Contra a parede. São 22 pontos dos argentinos e 20 dos equatorianos, que estão logo atrás. Para a próxima rodada, em agosto, Bauza e seus comandados terão o Uruguai pela frente, em Montevidéu. Uma derrota pode significar dormir na sexta posição e portanto fora da Copa, com mais três jogos restantes. A sorte deles é que a Argentina encerra sua participação contra Venezuela (casa), Peru (casa) e Equador (fora). Sequência que pode render sete pontos. Para isso, é preciso que eles cheguem sem precisar vencer os equatorianos em Quito. Um jogo de vida ou morte neste contexto tem muito mais probabilidade de derrota, e daquelas bem sofridas.

O ataque da Argentina como um todo não tem impressionado na competição. Em 14 jogos, foram apenas 15 gols marcados. A defesa também não transmite muita confiança, com a média de um gol sofrido por partida. Esperar que Bauza faça mágica com uma equipe limitada pode até funcionar dentro de uma Libertadores, mas treinar uma seleção nacional sem a vivência diária de um clube é uma missão muito mais complicada do que parece. Mesmo porque, a fase dos atletas oscila muito na maior parte do ano e é difícil ter o mesmo foco representando o seu país em outro contexto.

Outro ponto que pode ajudar a entender a má fase é Gonzalo Higuaín. Em nove jogos pelas Eliminatórias, ele marcou só uma vez, no empate contra o Peru no primeiro turno. Como goleador e responsável por empurrar a bola para a rede, o atacante da Juventus está devendo. Por este motivo, o rodízio entre ele, Agüero e Pratto tem sido efetuado na equipe.

Contra a Bolívia, na última terça, Bauza teve um problemaço. Forçado a escalar uma equipe mista e dependente de Di María, o técnico também se viu sem Messi pela primeira vez. Suspenso por xingar um bandeirinha no jogo contra o Chile, o camisa 10 e capitão viu de fora a angustiante derrota por 2-0 na altitude boliviana.

O meio-campo e o ataque da Argentina foram uma verdadeira incógnita para quem não acompanha de perto estes atletas: Pizarro, Banega, Pérez, Di María, Pratto e Correa. Agüero entrou só na segunda etapa e Dybala, mesmo em grande fase pela Juventus, sequer entrou. A falta de Mascherano como volante também amplificou o drama argentino na marcação.

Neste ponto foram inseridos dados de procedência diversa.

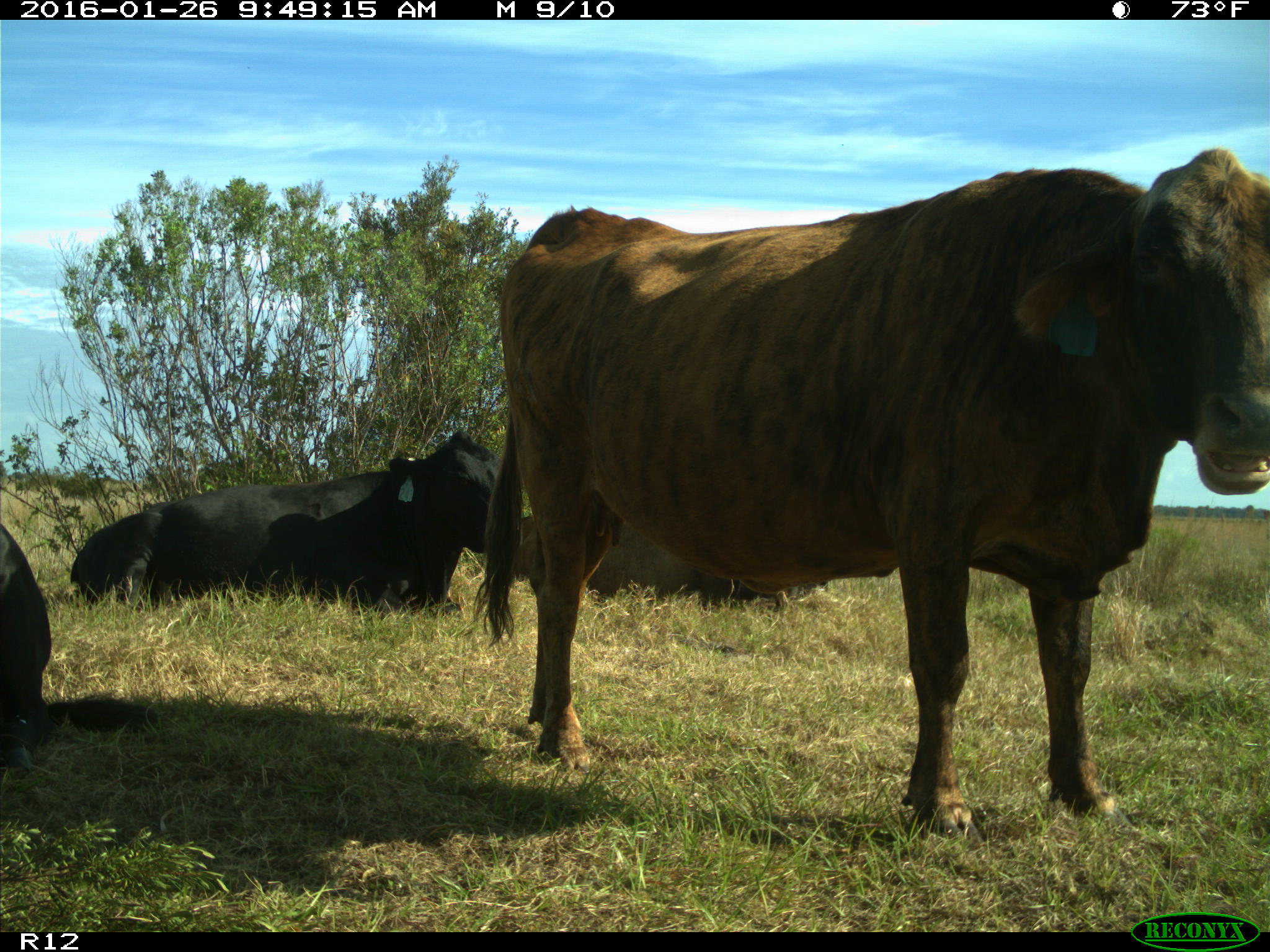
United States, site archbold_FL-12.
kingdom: Animalia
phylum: Chordata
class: Mammalia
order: Artiodactyla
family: Bovidae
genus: Bos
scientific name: Bos taurus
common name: domestic cow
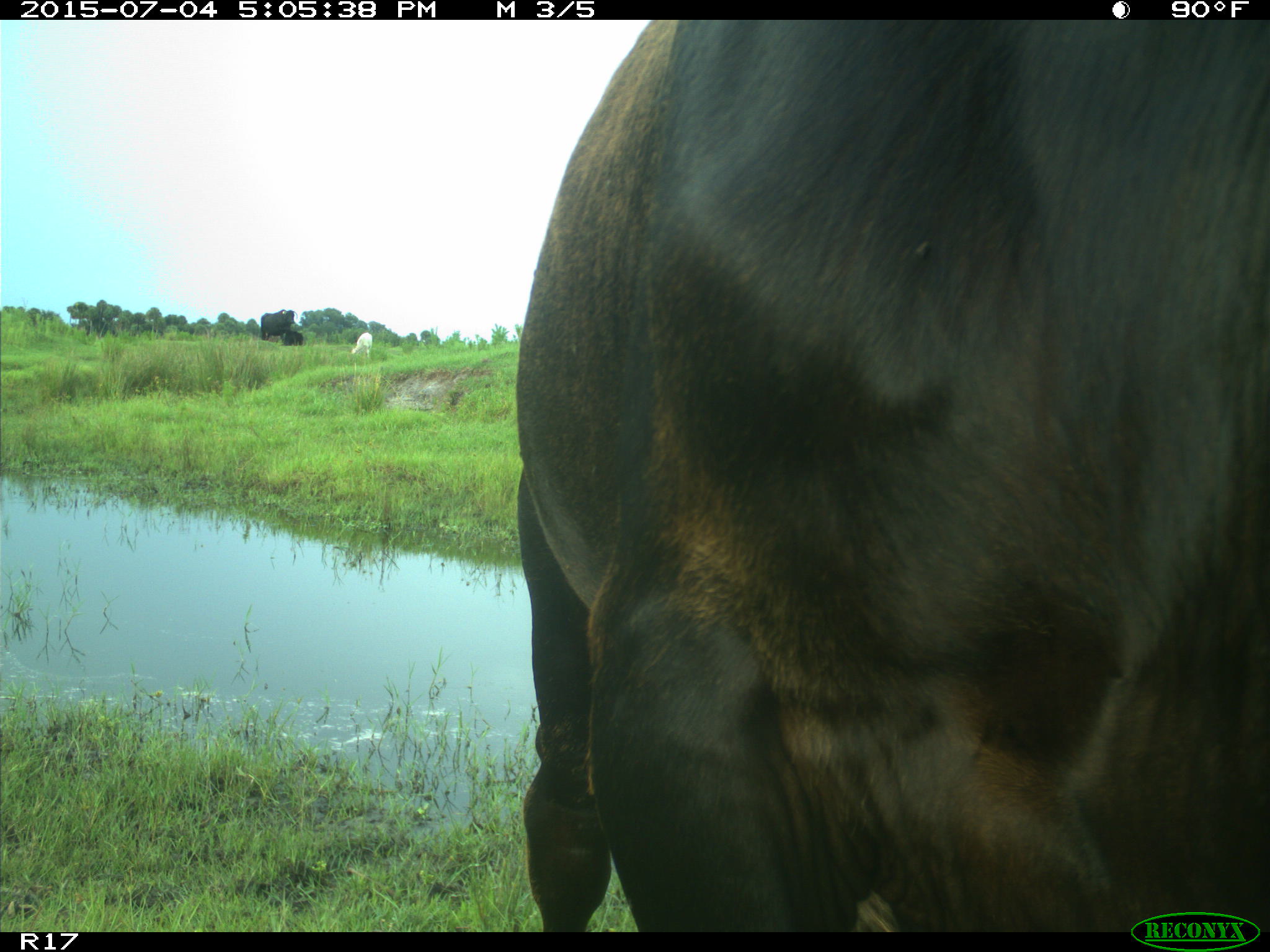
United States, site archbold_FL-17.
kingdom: Animalia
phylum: Chordata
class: Mammalia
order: Artiodactyla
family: Bovidae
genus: Bos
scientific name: Bos taurus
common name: domestic cow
Bos taurus (domestic cow).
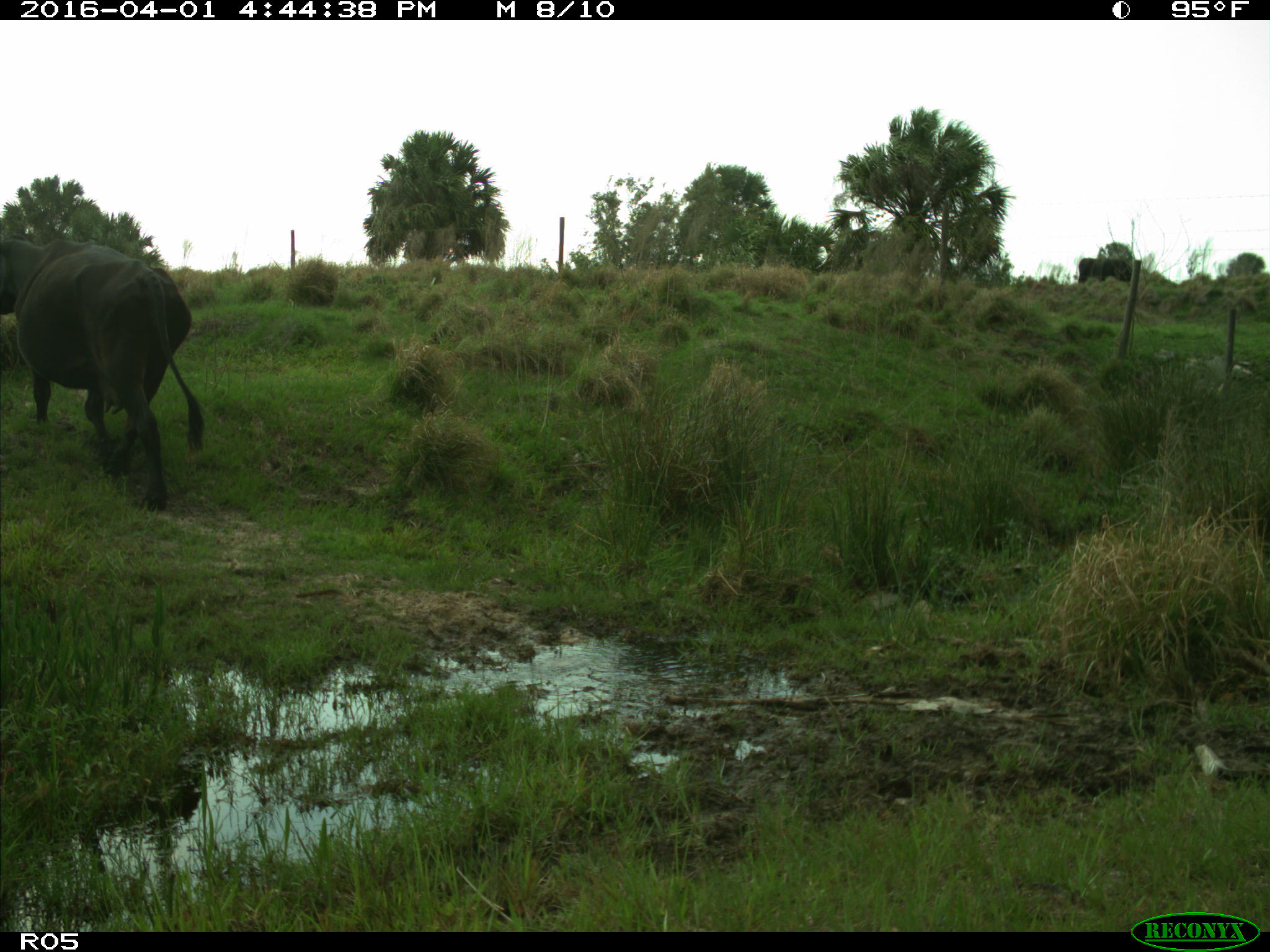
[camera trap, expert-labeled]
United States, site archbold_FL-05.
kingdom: Animalia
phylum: Chordata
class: Mammalia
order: Artiodactyla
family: Bovidae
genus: Bos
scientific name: Bos taurus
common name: domestic cow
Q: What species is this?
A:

Diante disso, Patón se viu em novo dilema. Sem suas principais estrelas, a proposta de jogo fica muito comprometida. A ausência de Messi (inicialmente pelos próximos três jogos) pode pesar muito na forma como os atletas encaram os adversários. E a pressão só tende a aumentar até o desfecho da competição. Talvez seja a hora de dar uma chance maior para Dybala, trocar Higuaín por Agüero (sabemos que decisões não são o forte do camisa 9 da Juventus) e fechar a casinha para não sofrer mais gols fora de casa. É importante continuar somando pontos até o fim.

Em condições normais, a Argentina pode somar sete pontos em 12 possíveis em sua tabela. Entretanto, sem Messi, as coisas ficam mais complicadas. Depender de alguém é ruim, mas pior ainda é não ter a quem recorrer em momentos de apuro.